### RECORDS FOR PROCESSING

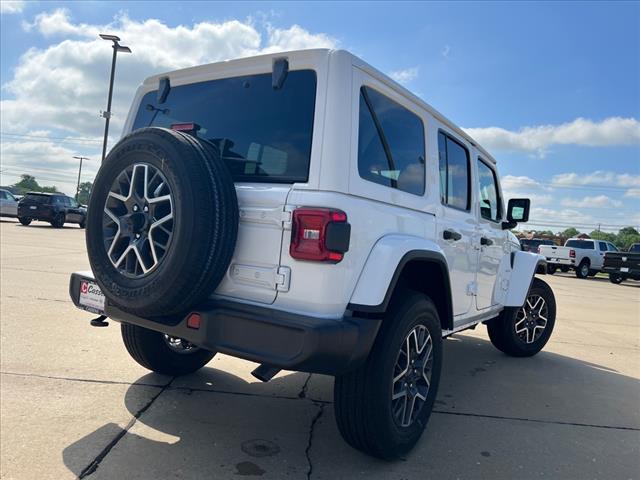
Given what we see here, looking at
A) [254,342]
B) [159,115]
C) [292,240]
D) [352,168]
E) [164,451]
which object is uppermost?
[159,115]

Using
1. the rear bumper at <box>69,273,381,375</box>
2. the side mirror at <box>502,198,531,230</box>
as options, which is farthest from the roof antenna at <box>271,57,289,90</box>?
the side mirror at <box>502,198,531,230</box>

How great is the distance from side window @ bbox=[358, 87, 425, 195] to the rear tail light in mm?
371

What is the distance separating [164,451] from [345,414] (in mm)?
1037

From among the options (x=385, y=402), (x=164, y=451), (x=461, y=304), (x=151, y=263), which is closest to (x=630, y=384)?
(x=461, y=304)

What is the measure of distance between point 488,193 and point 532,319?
1744mm

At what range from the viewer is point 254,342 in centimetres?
229

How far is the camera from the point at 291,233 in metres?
2.34

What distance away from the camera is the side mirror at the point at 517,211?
4715mm

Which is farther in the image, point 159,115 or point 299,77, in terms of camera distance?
point 159,115

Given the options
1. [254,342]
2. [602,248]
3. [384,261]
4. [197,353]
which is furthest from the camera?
[602,248]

######

**THE REQUEST**
Could you switch "camera" to "lens" throughout the records above and write them out again with everything else unchanged, leaving out the pictures?

**SOLUTION TO THE PROBLEM**
Given what we see here, looking at
A) [254,342]
B) [159,115]
C) [292,240]
D) [352,168]
E) [164,451]
which object is uppermost?
[159,115]

Using
1. the rear bumper at <box>69,273,381,375</box>
2. the side mirror at <box>502,198,531,230</box>
as options, which is farthest from the roof antenna at <box>271,57,289,90</box>?
the side mirror at <box>502,198,531,230</box>

How great is the distance from side window @ bbox=[358, 87, 425, 195] to the rear tail light in mm?
371

What is the distance separating [164,451] from [345,414] (in mm)?
1037

From among the options (x=385, y=402), (x=164, y=451), (x=461, y=304), (x=151, y=263), which is closest to (x=630, y=384)?
(x=461, y=304)

What is the measure of distance between point 488,193 and point 532,319?
1744mm

At what range from the viewer is point 254,342 in centimetres?
229

How far is the lens from the point at 291,233 in metres?
2.34

What distance away from the lens is the side mirror at the point at 517,211?
4715mm

Which is farther in the image, point 159,115 or point 299,77, in terms of lens distance?
point 159,115

Given the options
1. [254,342]
2. [602,248]
3. [384,261]
4. [197,353]
which is furthest from the lens?
[602,248]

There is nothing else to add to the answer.